What you will do.
Within the records below, reproduce without change the lines from the line that has "Vietnam;Lao, site loc_0316, 2020-04-02" through the line that has "labeled regions (frame", and only those.

=== Entries provided ===

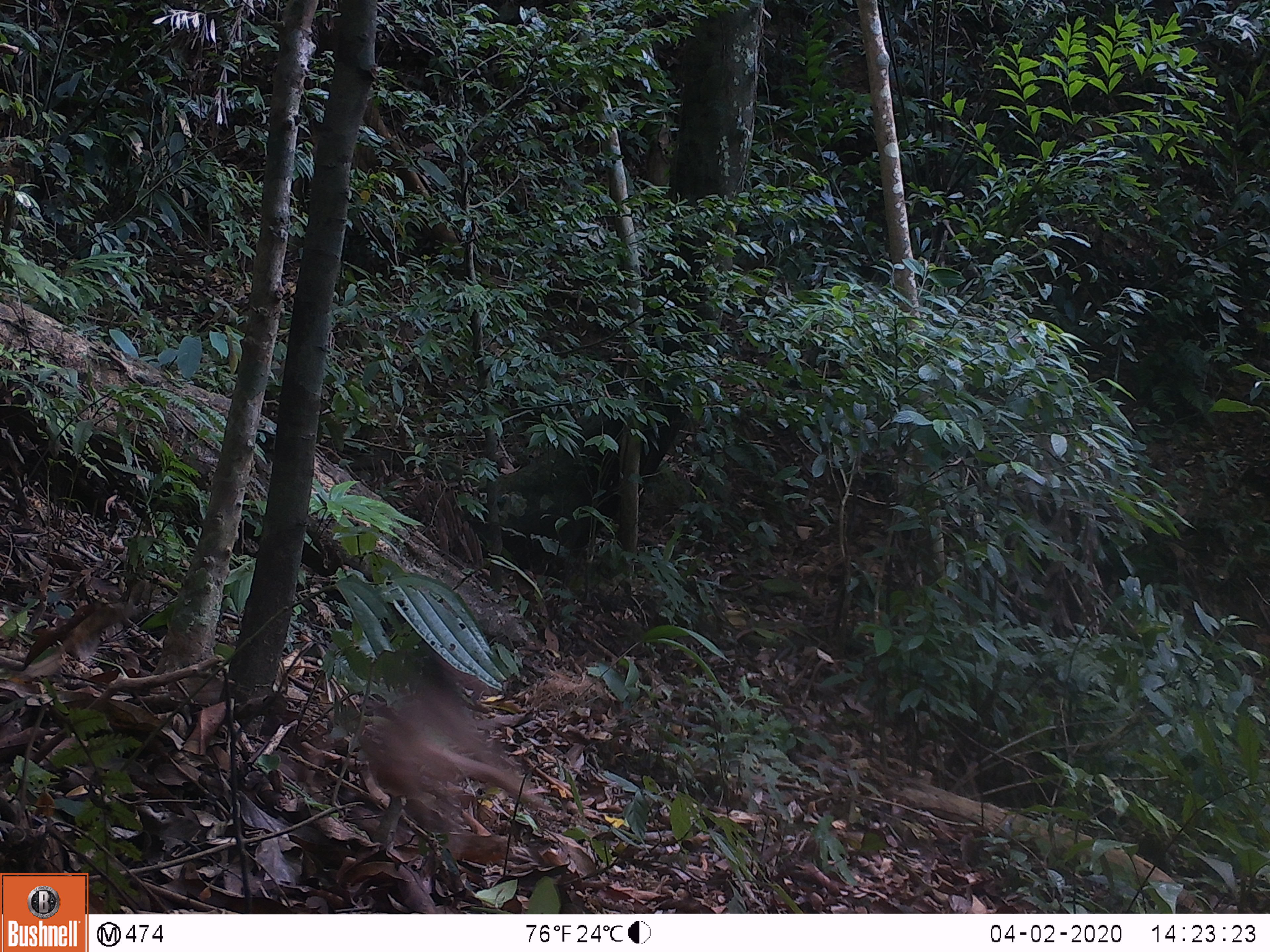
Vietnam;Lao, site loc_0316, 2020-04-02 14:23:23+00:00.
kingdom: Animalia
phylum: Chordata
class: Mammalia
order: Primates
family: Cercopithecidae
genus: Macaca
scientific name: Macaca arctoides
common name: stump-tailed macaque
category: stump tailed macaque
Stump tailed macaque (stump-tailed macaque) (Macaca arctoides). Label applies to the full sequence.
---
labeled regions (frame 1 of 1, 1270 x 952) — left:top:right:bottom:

===
=== Entries provided ===

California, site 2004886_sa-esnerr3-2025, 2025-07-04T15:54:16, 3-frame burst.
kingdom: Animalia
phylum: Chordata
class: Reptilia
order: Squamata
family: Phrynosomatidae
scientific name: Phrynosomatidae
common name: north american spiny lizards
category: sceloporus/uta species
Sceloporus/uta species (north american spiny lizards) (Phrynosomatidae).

===

Answer area.
Vietnam;Lao, site loc_0316, 2020-04-02 14:23:23+00:00.
kingdom: Animalia
phylum: Chordata
class: Mammalia
order: Primates
family: Cercopithecidae
genus: Macaca
scientific name: Macaca arctoides
common name: stump-tailed macaque
category: stump tailed macaque
Stump tailed macaque (stump-tailed macaque) (Macaca arctoides). Label applies to the full sequence.
---
labeled regions (frame 1 of 1, 1270 x 952) — left:top:right:bottom:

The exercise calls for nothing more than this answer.